Although he didn't say which tax breaks are on the chopping block, he did assert that comprehensive tax reform would not be used to generate more tax income.

That may put him at odds with President Barack Obama, who is seeking more tax revenue to be used for deficit reduction. Most Republicans have vowed that the tax-rate increases included in the New Year's Day fiscal-cliff bill are all that Mr. Obama will get.

"The comprehensive reform I'm looking at is revenue-neutral," Mr. Camp said.
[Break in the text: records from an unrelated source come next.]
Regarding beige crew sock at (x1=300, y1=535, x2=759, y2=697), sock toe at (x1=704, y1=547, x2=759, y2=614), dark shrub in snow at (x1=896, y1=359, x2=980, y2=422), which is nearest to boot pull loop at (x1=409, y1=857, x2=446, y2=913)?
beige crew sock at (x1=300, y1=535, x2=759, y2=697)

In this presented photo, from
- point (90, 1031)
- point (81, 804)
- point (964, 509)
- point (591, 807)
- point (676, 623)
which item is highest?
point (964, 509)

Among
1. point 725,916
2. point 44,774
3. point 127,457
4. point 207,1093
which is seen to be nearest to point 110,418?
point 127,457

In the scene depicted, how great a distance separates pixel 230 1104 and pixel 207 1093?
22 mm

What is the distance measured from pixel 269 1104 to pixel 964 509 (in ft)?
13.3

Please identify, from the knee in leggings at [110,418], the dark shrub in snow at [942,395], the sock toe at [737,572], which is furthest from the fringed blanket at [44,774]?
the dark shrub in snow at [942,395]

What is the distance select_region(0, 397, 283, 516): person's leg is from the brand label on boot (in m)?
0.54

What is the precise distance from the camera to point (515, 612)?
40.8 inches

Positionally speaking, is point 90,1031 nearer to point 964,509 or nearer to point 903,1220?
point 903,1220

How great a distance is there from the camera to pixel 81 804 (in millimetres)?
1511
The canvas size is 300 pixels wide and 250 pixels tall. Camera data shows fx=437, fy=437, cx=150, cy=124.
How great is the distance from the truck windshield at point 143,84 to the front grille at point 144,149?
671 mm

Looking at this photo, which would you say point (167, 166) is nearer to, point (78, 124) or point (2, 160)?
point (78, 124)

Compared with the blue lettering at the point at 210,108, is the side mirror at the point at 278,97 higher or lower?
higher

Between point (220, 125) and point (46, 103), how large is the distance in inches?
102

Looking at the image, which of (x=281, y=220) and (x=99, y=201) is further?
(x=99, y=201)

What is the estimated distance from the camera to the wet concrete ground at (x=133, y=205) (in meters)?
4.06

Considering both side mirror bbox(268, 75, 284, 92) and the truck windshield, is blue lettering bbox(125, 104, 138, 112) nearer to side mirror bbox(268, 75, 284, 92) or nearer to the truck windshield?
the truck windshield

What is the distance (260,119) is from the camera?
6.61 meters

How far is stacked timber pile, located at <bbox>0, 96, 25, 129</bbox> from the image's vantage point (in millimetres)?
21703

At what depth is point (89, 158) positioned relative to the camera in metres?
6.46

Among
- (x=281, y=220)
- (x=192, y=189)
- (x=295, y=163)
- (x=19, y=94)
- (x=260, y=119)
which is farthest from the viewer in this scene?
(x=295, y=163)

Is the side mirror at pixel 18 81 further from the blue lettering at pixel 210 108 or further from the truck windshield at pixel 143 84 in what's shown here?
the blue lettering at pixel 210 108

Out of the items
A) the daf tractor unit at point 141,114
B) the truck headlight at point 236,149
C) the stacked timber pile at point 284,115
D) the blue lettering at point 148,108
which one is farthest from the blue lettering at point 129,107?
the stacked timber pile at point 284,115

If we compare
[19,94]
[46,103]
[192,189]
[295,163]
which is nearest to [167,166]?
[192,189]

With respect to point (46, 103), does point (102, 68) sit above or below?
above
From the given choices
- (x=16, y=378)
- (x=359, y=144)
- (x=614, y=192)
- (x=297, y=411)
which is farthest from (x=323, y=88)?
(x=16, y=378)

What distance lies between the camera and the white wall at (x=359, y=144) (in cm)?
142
Nevertheless, some House Republicans appear eager to once again block a debt ceiling increase and bring the U.S. to the brink of what John Boehner described in 2011 as "a financial disaster, not only for our country but for the worldwide economy." Unless, that is, Democrats agree to a tax reform  deal that raises no new revenue and thus makes no impact on the national debt Republicans pretend to decry. It's no wonder that Citizens for Tax Justice charged that Congressional Republicans demanding revenue-neutral tax reform in return for agreeing to President Obama's request that the federal debt ceiling be raised is the "most ridiculous idea aired recently."

Ridiculous, and incredibly dangerous. As the Washington Post's Ezra Klein and Evan Soltas warned Wednesday, "the debt ceiling is becoming all-purpose leverage":

This isn't desperate times forcing desperate measures. These are normal times being punctuated by dangerous measures. Having repeatedly failed to win back control of the government, Republicans are trying to turn the debt ceiling into a continuous and flexible form of leverage for the minority. That's an immensely dangerous precedent to set even if the underlying demands and aims are reasonable.